■ Exercise ■
Write out, exactly as they appear, only the lines running from the line with "class: Mammalia" to the final line of the listing; include both.

■ Information provided ■

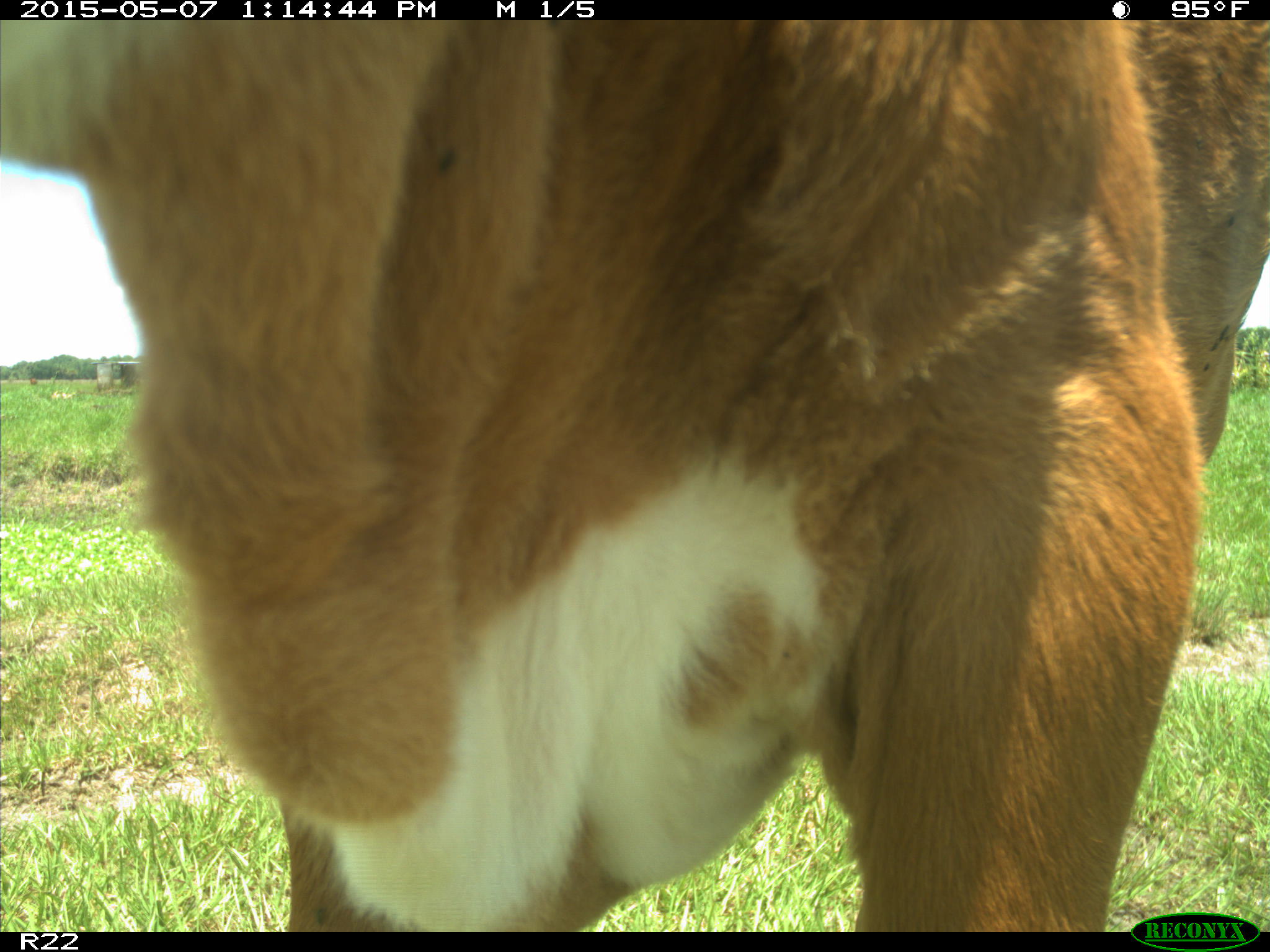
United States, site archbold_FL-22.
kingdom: Animalia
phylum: Chordata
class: Mammalia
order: Artiodactyla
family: Bovidae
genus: Bos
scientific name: Bos taurus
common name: domestic cow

■ Solution ■
class: Mammalia
order: Artiodactyla
family: Bovidae
genus: Bos
scientific name: Bos taurus
common name: domestic cow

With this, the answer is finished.